Computation of refined toric invariants II
Thomas Blomme
TL;DR
This work extends refined toric enumerative geometry by linking real refined curve counts to tropical refined counts beyond the purely real boundary case. It defines and computes a quantum index for general oriented real curves, and develops a tropicalization framework plus a real realization (correspondence) theorem that lifts first-order tropical solutions to genuine real curves. The main result expresses the refined invariants R_{Δ,s} in terms of tropical refined counts N^{∂,trop}_{Δ(s)} with explicit q-analogs, unifying classical and tropical techniques via vertex-by-vertex local enumerations. The approach enables computation of refined toric invariants for complex configurations where complex points lie on multiple toric divisors, providing a robust bridge between real algebraic geometry and tropical refined invariants with potential connections to broader refinements in enumerative geometry.
Abstract
In 2015, G.~Mikhalkin introduced a refined count for real rational curves in toric surfaces.

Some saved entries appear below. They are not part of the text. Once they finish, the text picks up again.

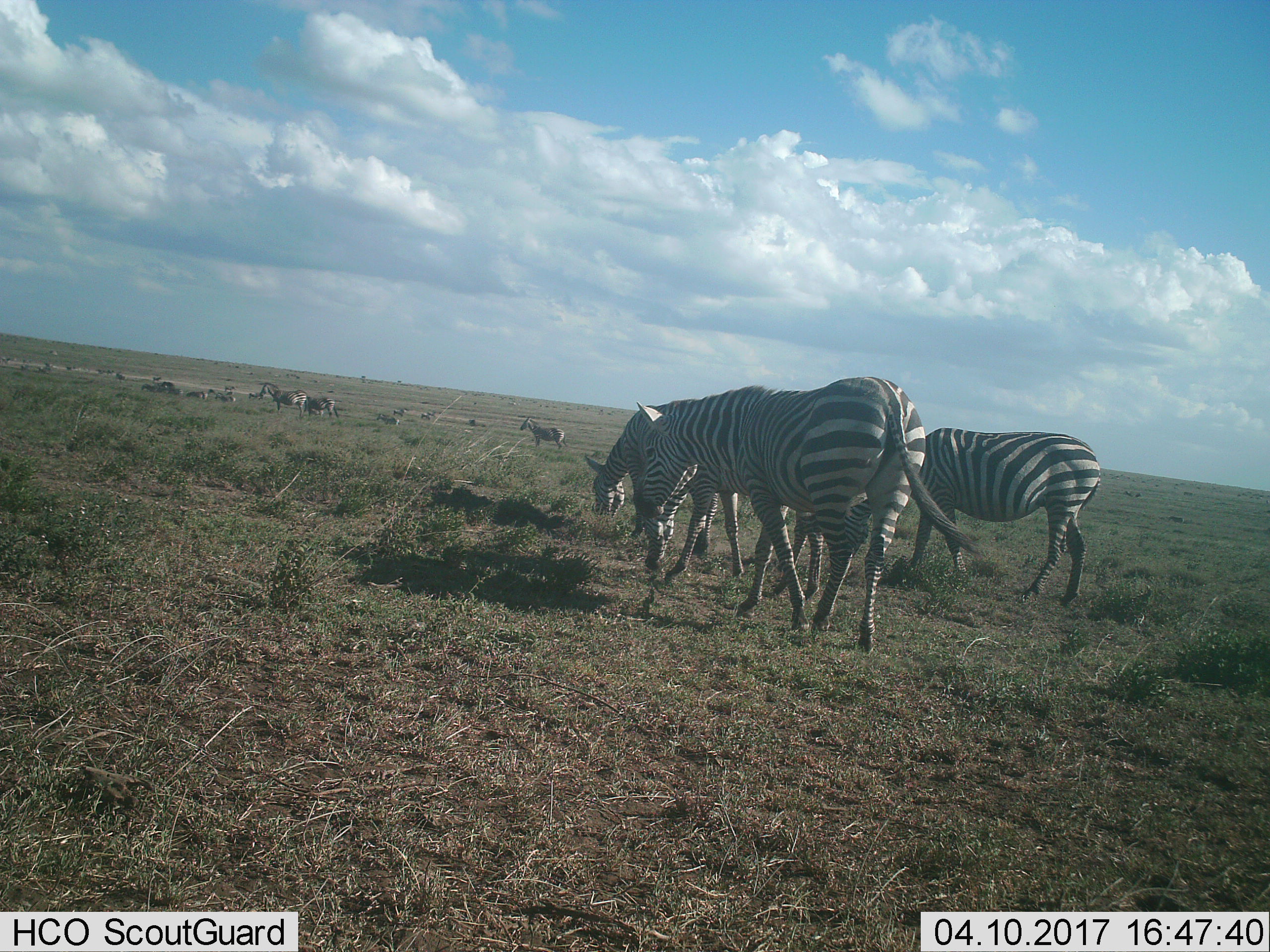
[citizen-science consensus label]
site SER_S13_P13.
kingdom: Animalia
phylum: Chordata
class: Mammalia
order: Perissodactyla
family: Equidae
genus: Equus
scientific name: Equus quagga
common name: plains zebra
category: zebraplains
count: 11-50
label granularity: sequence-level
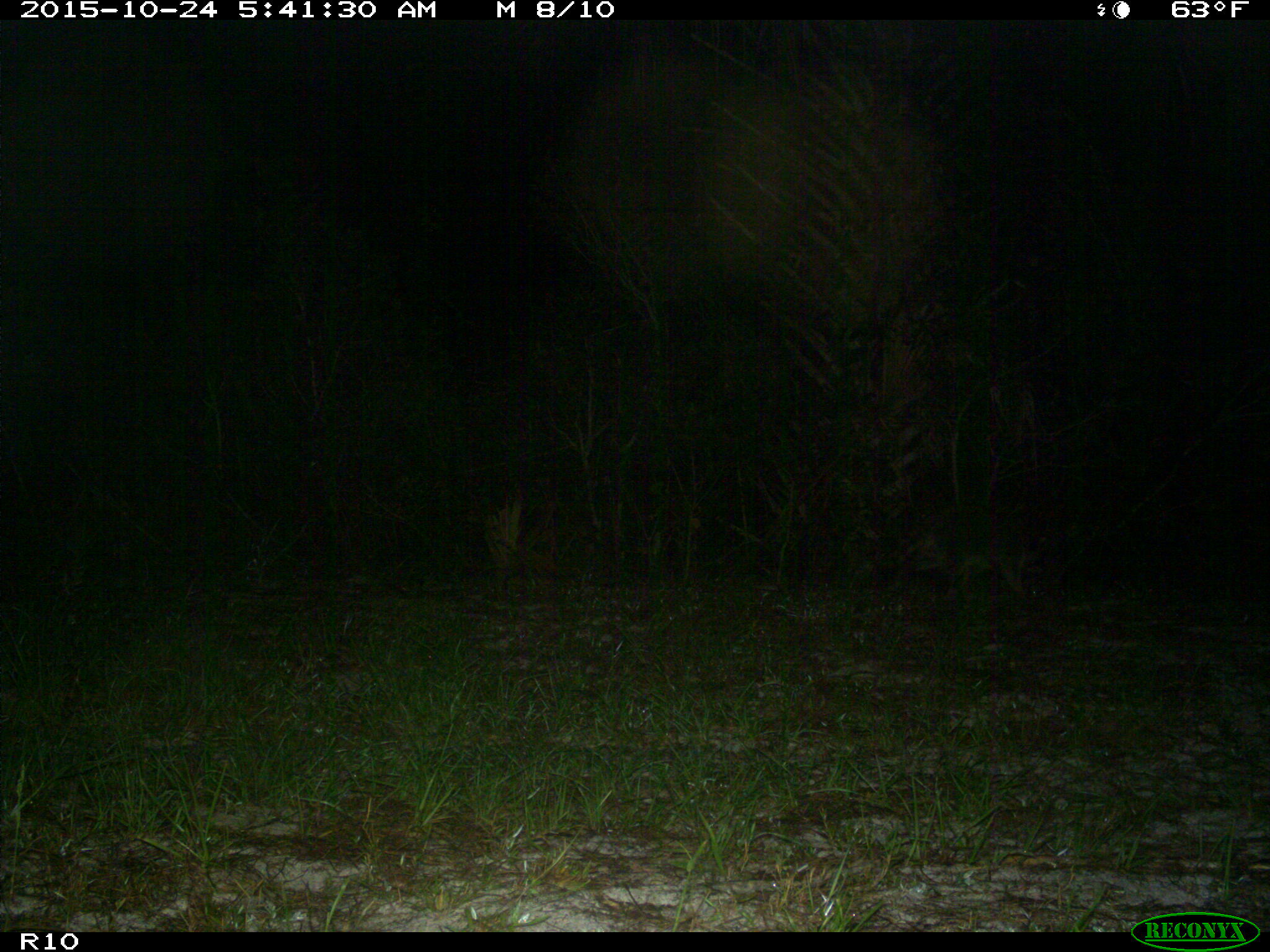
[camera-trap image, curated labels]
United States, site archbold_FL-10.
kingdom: Animalia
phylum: Chordata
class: Mammalia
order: Carnivora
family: Procyonidae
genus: Procyon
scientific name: Procyon lotor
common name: common raccoon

The counted curves have to pass through some real and complex points located on the toric boundary of the surface, and the count is refined according to the value of a so called quantum index. This count happens only to depend on the number of complex points on each toric divisors, leading to an invariant. First, we give a way to compute the quantum index of any oriented real rational curve, getting rid of the previously needed "purely imaginary" assumption on the complex points. Then, we use the tropical geometry approach to relate these classical refined invariants to tropical refined invariants, defined using Block-Göttsche multiplicity. This generalizes the result of Mikhalkin relating both invariants in the case where all the points are real, and the result of the author where complex points are located on a single toric divisor.